La historia de Inglaterra está plagada de relatos sobre casas encantadas, algo normal si tenemos el cuenta lo triste del clima y la abundancia de caserones enormes y lóbregos. Curiosamente, la historia de la película que nos ocupa iba a transcurrir en Estados Unidos, como ocurre en la novela de la que procede, y sólo cambió de ubicación cuando el productor James Nicholson comprobó que gastaría menos dinero si trasladaba sus bártulos al otro lado del charco y filmaba con actores ingleses. A instancias de Nicholson, el prestigioso escritor y guionista Richard Matheson, autor de muchos relatos que han sido luego llevados al cine, aceptó aligerar el tono guarrete de su propia novela a fin de obtener un guión aceptable para los comités de censura, lo cual no impidió que La leyenda de la mansión del infierno fuese calificada X en el Reino Unido, mermando gravemente sus posibilidades de exhibición.

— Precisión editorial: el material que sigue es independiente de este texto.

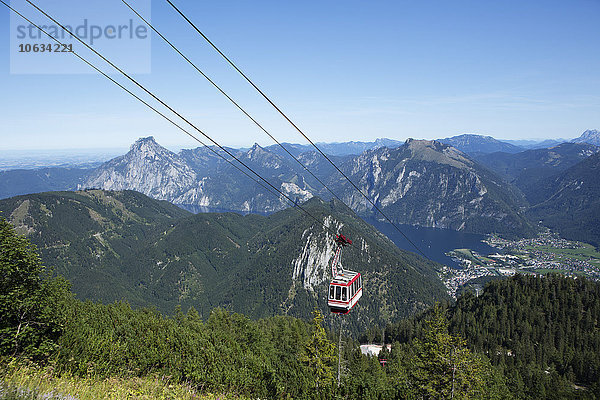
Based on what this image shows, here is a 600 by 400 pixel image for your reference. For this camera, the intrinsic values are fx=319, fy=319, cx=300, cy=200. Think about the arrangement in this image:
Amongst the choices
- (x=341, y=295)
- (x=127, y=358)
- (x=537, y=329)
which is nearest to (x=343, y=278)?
(x=341, y=295)

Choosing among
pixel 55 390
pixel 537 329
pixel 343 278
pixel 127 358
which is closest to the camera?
pixel 55 390

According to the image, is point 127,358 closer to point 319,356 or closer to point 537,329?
point 319,356

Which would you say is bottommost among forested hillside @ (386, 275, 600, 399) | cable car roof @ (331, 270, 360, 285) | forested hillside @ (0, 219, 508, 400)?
forested hillside @ (386, 275, 600, 399)

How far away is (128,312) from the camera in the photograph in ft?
170

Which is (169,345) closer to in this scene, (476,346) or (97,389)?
(97,389)

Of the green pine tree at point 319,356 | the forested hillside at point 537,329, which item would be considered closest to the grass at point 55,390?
the green pine tree at point 319,356

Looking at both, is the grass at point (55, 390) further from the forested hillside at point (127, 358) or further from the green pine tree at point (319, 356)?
the green pine tree at point (319, 356)

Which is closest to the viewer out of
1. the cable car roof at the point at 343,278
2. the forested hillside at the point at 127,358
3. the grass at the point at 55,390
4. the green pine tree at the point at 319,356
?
the grass at the point at 55,390

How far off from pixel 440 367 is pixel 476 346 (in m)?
100

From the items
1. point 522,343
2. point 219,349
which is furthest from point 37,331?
point 522,343

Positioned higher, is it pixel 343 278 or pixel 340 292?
pixel 343 278

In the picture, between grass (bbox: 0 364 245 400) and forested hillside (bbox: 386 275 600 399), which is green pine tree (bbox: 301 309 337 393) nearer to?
grass (bbox: 0 364 245 400)

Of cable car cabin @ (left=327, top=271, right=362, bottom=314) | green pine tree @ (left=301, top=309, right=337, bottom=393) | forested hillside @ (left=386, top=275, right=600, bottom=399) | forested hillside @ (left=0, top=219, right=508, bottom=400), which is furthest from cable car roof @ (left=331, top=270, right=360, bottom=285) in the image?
forested hillside @ (left=386, top=275, right=600, bottom=399)

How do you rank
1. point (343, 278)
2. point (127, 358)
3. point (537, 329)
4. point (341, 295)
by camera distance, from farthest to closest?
point (537, 329) → point (343, 278) → point (341, 295) → point (127, 358)
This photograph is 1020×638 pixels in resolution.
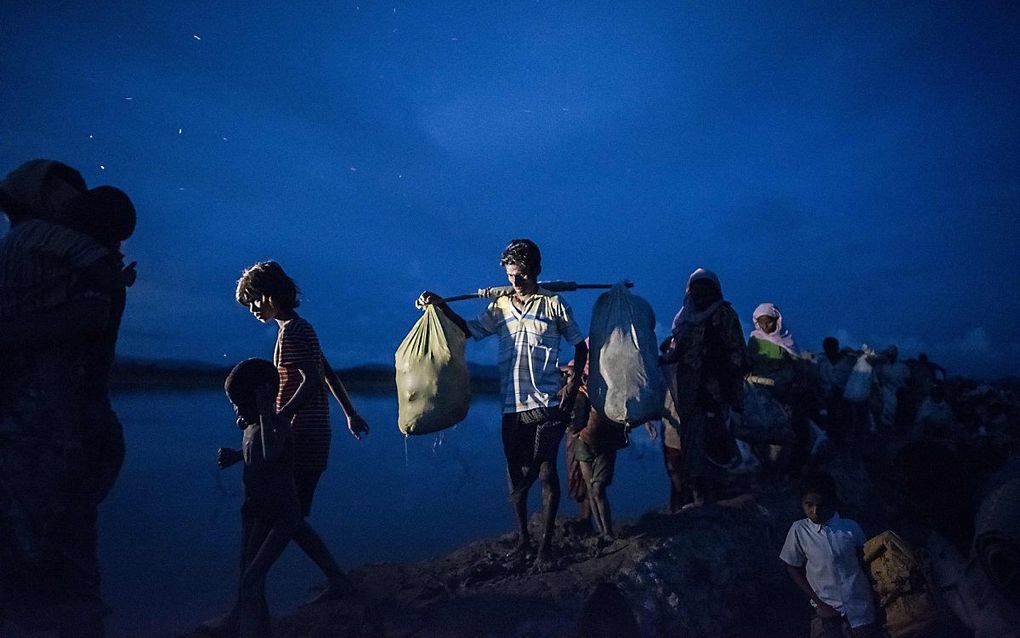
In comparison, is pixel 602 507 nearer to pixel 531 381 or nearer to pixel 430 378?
pixel 531 381

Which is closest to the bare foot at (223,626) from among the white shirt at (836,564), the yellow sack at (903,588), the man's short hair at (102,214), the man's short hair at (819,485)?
the man's short hair at (102,214)

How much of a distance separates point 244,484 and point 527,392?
1.66 m

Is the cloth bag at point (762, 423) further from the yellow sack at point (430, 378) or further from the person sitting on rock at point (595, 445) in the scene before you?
the yellow sack at point (430, 378)

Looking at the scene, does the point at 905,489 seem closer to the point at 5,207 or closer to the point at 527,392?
the point at 527,392

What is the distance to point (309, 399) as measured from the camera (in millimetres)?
3033

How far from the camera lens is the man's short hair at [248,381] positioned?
277cm

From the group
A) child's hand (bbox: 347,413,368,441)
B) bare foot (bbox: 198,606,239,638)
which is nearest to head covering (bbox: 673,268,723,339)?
child's hand (bbox: 347,413,368,441)

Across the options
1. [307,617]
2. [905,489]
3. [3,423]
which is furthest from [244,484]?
[905,489]

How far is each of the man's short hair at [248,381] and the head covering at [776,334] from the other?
4981mm

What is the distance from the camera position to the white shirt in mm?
3012

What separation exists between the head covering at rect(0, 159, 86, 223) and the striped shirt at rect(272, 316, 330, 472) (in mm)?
1171

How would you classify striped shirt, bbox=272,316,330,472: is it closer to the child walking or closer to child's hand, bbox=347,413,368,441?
child's hand, bbox=347,413,368,441

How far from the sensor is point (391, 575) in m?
3.86

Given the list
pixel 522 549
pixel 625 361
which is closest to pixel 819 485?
pixel 625 361
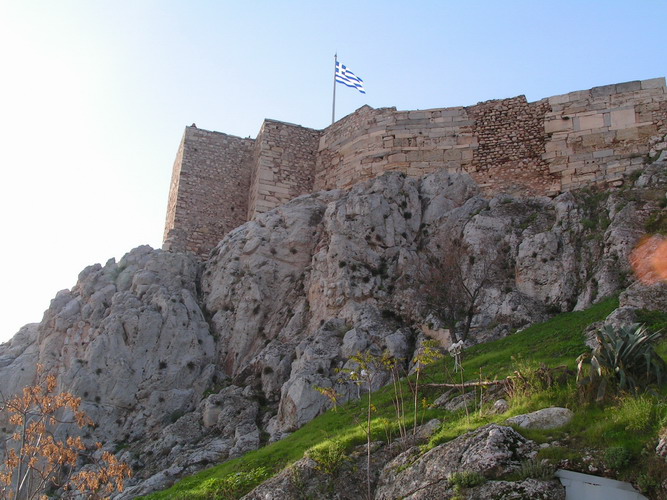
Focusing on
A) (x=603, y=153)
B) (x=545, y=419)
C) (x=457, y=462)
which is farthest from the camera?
(x=603, y=153)

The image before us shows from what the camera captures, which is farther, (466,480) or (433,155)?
(433,155)

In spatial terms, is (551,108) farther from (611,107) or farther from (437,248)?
(437,248)

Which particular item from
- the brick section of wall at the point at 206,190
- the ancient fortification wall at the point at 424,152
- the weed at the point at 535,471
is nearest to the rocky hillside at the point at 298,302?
the ancient fortification wall at the point at 424,152

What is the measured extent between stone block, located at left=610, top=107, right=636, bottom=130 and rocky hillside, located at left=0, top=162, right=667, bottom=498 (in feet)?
7.44

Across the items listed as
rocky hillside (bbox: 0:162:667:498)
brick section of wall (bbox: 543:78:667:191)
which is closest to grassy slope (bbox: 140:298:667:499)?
rocky hillside (bbox: 0:162:667:498)

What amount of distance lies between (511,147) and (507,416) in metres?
15.0

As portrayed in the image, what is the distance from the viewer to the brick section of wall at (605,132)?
23.9 m

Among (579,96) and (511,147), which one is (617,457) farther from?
(579,96)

El hecho en sí tiene gracia, pues viendo la película uno no tarda en darse cuenta de lo mal que ha envejecido, preguntándose qué coño le vieron los censores para arremeter contra ella. Dado que el rodaje se llevó a cabo con un presupuesto ínfimo, resulta loable el empeño puesto en asustar al público sin casi hacer uso de efectos especiales, apoyándose únicamente en ambientación y decorados para crear mal rollo psicológico. Pero en muchas situaciones el truco no acaba de funcionar por su ingenuidad, y para colmo la premisa que justifica el argumento, la cual se desvela al final del metraje, es tan absurda que provoca auténticas carcajadas. Comparar esta baratija con algo como El exorcista (estrenada el mismo año de 1973) puede que resulte odioso, pero evidencia hasta qué extremo ciertas películas pueden llegar a ajarse con el transcurso de unos pocos años. Y si buscamos por Internet y leemos ciertas cosas, evidencia lo peligrosa que puede llegar a ser la nostalgia gratuita «porque sí, porque cualquier tiempo pasado fue mejor y antes todo molaba». Ellos sabrán.